Description of the task >>
Out of the material that follows, write out exactly the lines from the line with "Blood was collected" to the line with "Researchers examined the", both ends included, and no others.

⁂

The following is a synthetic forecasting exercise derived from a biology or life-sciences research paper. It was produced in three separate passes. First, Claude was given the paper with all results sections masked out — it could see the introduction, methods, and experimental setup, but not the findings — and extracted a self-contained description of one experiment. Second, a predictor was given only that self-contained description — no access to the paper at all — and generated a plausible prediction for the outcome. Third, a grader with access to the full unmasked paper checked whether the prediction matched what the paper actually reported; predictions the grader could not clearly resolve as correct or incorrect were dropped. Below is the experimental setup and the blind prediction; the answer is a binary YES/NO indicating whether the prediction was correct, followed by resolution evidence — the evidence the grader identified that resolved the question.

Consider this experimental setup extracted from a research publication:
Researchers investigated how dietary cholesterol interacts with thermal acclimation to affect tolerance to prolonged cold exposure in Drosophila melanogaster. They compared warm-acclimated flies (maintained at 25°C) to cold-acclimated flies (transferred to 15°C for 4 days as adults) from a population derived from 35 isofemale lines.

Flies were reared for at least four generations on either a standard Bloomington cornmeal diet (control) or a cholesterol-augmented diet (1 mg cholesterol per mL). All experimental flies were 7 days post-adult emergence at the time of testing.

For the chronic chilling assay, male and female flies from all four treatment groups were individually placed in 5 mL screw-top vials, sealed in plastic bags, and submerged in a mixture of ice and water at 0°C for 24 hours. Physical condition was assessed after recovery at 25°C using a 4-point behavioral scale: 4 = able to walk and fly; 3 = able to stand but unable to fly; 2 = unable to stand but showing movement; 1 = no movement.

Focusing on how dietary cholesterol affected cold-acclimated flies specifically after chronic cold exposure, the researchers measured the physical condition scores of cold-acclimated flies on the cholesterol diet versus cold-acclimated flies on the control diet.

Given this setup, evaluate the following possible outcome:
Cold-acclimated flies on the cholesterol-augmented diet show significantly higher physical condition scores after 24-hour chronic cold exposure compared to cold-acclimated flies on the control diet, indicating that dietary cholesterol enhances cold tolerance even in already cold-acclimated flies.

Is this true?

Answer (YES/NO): NO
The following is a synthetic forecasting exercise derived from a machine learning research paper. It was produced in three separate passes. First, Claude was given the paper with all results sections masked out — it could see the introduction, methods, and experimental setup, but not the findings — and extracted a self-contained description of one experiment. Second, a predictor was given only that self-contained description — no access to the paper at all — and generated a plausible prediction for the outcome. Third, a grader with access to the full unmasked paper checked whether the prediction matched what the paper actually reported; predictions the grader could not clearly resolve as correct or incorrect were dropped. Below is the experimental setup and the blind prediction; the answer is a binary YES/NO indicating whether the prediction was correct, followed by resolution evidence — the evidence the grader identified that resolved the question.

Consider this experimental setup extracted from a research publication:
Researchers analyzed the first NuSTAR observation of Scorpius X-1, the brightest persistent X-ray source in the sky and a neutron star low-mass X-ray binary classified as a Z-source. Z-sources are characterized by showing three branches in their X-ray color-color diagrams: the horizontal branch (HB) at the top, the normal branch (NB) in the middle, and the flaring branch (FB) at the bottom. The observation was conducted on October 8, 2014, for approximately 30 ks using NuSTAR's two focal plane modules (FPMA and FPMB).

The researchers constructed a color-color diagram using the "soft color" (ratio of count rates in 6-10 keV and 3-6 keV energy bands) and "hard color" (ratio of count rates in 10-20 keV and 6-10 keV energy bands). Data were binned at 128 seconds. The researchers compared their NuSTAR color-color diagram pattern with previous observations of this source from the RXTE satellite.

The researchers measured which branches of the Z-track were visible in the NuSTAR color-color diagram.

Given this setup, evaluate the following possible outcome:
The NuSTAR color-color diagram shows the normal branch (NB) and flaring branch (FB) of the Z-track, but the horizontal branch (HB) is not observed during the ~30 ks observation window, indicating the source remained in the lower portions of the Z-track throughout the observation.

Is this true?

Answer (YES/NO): YES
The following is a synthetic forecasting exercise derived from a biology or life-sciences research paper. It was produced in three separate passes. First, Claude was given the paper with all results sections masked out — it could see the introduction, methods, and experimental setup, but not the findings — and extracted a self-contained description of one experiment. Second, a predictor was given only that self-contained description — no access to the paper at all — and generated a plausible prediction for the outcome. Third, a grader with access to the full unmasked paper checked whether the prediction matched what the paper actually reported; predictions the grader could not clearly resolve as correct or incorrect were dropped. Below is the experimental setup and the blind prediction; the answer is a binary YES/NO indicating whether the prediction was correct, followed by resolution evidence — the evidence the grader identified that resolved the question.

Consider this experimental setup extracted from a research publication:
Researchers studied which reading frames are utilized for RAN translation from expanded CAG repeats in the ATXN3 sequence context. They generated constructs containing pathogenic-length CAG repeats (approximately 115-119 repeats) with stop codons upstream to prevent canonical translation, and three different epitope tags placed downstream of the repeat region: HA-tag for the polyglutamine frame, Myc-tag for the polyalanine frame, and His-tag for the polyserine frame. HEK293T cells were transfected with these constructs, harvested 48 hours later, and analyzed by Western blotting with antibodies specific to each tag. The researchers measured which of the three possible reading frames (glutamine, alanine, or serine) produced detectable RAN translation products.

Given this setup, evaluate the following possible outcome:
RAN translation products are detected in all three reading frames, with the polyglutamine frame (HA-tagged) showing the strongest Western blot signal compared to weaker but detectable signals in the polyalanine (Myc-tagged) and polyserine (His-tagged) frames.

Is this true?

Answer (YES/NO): NO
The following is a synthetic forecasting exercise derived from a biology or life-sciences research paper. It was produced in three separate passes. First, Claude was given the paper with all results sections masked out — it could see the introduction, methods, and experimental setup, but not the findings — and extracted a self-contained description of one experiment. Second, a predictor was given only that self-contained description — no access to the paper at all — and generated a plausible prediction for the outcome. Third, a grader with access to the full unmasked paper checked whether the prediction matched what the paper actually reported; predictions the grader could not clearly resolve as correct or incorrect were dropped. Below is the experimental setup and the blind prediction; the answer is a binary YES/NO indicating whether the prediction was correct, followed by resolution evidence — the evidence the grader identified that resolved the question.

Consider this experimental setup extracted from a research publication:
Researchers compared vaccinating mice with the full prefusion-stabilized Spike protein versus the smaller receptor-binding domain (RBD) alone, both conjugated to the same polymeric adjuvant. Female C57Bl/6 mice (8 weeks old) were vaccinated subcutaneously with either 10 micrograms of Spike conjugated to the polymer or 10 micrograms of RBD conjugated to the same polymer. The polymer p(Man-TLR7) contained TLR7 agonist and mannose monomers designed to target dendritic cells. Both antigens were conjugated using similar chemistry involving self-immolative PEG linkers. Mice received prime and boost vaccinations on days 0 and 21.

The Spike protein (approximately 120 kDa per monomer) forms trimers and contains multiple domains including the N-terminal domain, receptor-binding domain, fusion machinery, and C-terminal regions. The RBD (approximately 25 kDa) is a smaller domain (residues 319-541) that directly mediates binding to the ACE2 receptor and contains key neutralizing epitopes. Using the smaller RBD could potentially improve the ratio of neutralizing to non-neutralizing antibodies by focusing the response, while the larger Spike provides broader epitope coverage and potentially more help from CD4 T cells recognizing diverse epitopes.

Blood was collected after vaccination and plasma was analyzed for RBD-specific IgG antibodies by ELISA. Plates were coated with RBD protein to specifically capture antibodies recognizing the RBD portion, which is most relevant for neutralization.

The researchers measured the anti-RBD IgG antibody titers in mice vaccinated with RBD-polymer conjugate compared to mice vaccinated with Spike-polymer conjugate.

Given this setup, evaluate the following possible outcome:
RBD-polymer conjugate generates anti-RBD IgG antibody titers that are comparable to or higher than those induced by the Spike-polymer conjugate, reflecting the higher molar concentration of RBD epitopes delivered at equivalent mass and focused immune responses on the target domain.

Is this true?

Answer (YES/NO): NO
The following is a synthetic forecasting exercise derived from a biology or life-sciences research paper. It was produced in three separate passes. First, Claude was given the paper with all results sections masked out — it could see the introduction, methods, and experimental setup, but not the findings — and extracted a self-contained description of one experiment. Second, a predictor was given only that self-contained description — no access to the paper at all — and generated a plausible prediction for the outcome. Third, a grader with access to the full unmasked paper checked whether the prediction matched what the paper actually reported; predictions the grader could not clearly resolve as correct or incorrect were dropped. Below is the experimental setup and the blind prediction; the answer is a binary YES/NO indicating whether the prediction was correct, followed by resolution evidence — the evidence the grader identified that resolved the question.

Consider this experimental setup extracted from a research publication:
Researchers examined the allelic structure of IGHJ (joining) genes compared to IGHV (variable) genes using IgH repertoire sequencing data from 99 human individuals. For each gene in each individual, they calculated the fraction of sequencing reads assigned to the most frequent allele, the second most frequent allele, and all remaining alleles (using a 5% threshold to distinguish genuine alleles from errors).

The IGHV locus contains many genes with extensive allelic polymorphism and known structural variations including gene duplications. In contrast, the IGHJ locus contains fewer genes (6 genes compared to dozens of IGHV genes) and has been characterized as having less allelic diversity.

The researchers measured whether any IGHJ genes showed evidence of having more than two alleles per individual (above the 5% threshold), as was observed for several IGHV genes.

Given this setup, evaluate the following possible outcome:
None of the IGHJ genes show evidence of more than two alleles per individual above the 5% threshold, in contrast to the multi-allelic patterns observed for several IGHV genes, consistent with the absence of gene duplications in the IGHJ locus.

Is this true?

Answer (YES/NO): YES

⁂

Exercise output >>
Blood was collected after vaccination and plasma was analyzed for RBD-specific IgG antibodies by ELISA. Plates were coated with RBD protein to specifically capture antibodies recognizing the RBD portion, which is most relevant for neutralization.

The researchers measured the anti-RBD IgG antibody titers in mice vaccinated with RBD-polymer conjugate compared to mice vaccinated with Spike-polymer conjugate.

Given this setup, evaluate the following possible outcome:
RBD-polymer conjugate generates anti-RBD IgG antibody titers that are comparable to or higher than those induced by the Spike-polymer conjugate, reflecting the higher molar concentration of RBD epitopes delivered at equivalent mass and focused immune responses on the target domain.

Is this true?

Answer (YES/NO): NO
The following is a synthetic forecasting exercise derived from a biology or life-sciences research paper. It was produced in three separate passes. First, Claude was given the paper with all results sections masked out — it could see the introduction, methods, and experimental setup, but not the findings — and extracted a self-contained description of one experiment. Second, a predictor was given only that self-contained description — no access to the paper at all — and generated a plausible prediction for the outcome. Third, a grader with access to the full unmasked paper checked whether the prediction matched what the paper actually reported; predictions the grader could not clearly resolve as correct or incorrect were dropped. Below is the experimental setup and the blind prediction; the answer is a binary YES/NO indicating whether the prediction was correct, followed by resolution evidence — the evidence the grader identified that resolved the question.

Consider this experimental setup extracted from a research publication:
Researchers examined the allelic structure of IGHJ (joining) genes compared to IGHV (variable) genes using IgH repertoire sequencing data from 99 human individuals. For each gene in each individual, they calculated the fraction of sequencing reads assigned to the most frequent allele, the second most frequent allele, and all remaining alleles (using a 5% threshold to distinguish genuine alleles from errors).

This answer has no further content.